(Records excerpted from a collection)
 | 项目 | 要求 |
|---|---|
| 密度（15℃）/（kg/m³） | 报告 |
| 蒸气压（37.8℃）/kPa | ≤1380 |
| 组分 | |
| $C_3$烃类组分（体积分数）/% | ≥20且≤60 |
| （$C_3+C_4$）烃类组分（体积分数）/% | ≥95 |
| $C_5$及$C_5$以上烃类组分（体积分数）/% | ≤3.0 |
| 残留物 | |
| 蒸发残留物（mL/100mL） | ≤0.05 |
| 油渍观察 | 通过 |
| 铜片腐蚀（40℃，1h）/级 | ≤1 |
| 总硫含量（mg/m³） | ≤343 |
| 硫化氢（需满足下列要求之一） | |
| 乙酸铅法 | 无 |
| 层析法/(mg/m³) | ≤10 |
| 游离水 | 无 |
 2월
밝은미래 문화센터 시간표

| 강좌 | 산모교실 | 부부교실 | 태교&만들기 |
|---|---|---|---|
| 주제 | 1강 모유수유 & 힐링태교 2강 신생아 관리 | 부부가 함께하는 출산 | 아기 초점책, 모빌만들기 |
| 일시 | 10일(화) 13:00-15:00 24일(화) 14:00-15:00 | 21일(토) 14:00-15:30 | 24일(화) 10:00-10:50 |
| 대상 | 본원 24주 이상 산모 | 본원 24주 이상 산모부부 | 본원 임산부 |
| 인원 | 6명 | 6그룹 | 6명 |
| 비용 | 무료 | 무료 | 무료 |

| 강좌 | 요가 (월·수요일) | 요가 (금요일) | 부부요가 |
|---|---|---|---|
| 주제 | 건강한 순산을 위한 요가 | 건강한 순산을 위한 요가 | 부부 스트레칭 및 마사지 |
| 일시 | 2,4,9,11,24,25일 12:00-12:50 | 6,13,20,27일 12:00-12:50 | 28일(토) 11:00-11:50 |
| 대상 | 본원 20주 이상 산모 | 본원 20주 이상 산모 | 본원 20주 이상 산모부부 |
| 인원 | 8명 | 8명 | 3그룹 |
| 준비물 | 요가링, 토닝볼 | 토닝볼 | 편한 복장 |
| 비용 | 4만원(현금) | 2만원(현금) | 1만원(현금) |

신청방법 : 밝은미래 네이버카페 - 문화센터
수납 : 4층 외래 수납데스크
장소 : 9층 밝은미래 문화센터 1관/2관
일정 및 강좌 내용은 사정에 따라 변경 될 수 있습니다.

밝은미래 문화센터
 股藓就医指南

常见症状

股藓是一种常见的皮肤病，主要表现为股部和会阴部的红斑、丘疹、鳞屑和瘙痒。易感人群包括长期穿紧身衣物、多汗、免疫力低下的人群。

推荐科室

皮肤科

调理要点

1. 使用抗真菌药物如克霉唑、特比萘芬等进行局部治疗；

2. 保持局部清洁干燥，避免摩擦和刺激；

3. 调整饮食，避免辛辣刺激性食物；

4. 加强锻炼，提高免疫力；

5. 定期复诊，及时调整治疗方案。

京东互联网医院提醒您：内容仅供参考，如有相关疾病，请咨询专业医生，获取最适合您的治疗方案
* * *
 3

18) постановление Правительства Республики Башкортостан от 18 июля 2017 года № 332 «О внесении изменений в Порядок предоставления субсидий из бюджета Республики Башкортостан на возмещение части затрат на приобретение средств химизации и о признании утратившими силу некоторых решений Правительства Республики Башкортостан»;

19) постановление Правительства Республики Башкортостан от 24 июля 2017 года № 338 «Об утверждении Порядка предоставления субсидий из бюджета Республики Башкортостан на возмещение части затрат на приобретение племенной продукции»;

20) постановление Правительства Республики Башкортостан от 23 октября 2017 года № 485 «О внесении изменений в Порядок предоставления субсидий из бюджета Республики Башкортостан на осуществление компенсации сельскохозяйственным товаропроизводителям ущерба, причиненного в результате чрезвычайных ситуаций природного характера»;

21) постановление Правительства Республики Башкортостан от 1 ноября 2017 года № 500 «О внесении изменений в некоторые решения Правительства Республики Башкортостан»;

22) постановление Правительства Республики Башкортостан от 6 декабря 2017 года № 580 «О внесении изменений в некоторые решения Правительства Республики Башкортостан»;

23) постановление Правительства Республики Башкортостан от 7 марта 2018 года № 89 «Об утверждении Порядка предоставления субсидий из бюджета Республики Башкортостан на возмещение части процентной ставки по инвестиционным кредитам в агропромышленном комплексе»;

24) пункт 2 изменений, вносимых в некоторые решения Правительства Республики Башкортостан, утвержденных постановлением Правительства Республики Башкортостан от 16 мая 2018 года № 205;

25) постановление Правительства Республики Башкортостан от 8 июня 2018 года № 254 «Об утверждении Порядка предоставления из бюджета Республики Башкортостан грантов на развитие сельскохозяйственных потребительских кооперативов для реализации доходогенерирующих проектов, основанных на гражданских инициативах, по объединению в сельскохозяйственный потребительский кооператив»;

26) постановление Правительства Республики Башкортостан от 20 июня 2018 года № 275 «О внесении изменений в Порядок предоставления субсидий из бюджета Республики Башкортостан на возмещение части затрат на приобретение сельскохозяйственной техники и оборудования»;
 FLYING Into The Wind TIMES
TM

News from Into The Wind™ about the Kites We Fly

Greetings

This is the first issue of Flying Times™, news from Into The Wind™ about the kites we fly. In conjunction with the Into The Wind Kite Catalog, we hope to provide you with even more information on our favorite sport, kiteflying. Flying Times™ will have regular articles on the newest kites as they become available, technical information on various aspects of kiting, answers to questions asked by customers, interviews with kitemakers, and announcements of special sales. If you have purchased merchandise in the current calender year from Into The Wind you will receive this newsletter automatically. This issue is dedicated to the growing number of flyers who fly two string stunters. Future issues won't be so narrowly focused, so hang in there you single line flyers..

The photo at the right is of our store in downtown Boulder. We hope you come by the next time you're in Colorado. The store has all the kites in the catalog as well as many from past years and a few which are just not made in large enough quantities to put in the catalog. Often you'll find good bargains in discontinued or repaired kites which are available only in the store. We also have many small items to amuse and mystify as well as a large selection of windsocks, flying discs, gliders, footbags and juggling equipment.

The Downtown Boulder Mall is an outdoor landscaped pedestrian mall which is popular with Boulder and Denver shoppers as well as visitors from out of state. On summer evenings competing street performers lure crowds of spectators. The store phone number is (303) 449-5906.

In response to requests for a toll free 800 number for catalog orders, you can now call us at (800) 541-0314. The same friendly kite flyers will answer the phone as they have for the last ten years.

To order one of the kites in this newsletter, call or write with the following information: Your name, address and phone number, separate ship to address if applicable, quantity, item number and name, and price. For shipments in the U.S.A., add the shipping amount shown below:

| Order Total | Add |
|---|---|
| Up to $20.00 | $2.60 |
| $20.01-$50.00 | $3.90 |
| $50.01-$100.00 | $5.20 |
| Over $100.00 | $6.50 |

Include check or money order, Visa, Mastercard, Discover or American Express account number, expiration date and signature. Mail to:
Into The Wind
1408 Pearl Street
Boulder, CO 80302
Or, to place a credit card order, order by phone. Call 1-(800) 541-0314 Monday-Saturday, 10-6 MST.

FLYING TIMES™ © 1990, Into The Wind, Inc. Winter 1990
---
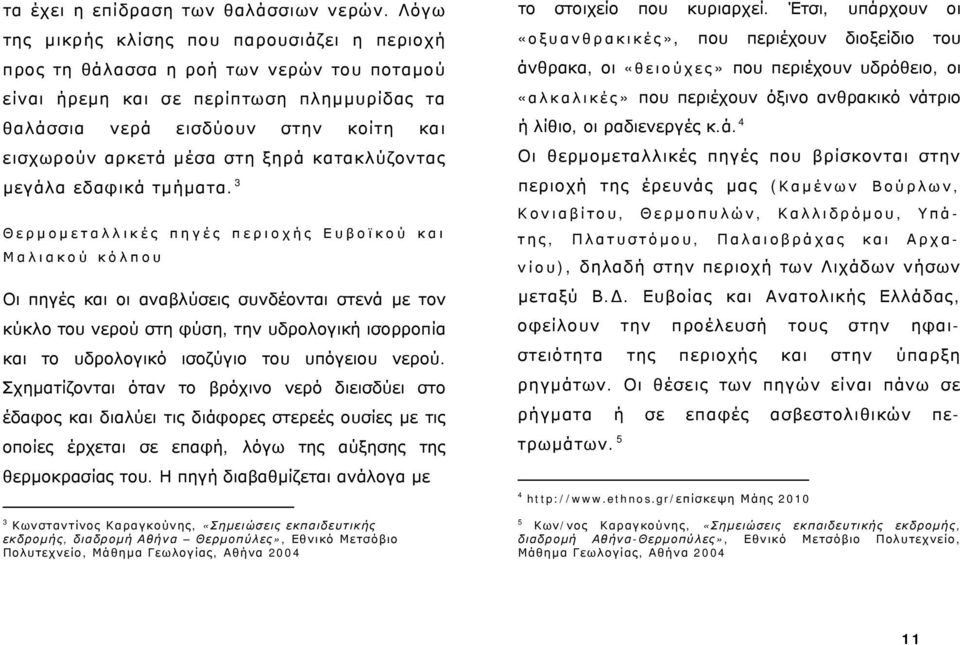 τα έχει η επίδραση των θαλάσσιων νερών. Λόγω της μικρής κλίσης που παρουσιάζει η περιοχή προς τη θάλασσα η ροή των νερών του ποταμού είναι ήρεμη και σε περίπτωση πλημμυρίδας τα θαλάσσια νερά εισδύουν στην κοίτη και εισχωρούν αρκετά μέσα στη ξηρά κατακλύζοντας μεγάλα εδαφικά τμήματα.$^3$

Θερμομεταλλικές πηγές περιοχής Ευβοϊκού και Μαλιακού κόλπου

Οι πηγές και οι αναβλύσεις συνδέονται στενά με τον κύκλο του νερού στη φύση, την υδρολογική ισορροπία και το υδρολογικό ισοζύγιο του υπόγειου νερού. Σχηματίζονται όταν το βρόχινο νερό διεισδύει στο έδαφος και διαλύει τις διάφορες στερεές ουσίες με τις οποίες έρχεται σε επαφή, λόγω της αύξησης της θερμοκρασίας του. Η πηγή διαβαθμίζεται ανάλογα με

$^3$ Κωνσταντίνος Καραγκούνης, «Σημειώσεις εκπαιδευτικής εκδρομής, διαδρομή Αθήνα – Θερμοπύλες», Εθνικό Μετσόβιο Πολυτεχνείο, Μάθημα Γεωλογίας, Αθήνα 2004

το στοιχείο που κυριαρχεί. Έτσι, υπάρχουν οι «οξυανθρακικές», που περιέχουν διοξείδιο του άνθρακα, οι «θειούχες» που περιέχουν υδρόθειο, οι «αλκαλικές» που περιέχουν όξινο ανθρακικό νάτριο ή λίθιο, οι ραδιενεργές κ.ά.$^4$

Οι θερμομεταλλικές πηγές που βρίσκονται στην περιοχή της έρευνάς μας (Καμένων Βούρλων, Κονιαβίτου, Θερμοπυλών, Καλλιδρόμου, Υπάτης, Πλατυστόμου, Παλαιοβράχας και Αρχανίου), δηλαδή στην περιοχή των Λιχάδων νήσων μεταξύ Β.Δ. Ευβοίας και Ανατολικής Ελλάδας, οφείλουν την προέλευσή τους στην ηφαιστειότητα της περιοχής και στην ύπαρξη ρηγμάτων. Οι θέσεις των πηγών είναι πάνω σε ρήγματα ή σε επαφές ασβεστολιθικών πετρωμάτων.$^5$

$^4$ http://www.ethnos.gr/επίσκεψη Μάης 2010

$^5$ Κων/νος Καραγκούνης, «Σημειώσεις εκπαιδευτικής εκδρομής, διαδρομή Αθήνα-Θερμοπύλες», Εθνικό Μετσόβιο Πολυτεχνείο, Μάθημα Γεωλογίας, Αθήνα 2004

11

**WORK REQUIRED**. The expected answer is an exact copy of the lines above, beginning at the line with "5. 定期复诊，及时调整治疗方案。" and ending at the line with "京东互联网医院提醒您：内容仅", with both ends in.

**ANSWER TO THIS PROBLEM**.
5. 定期复诊，及时调整治疗方案。

京东互联网医院提醒您：内容仅供参考，如有相关疾病，请咨询专业医生，获取最适合您的治疗方案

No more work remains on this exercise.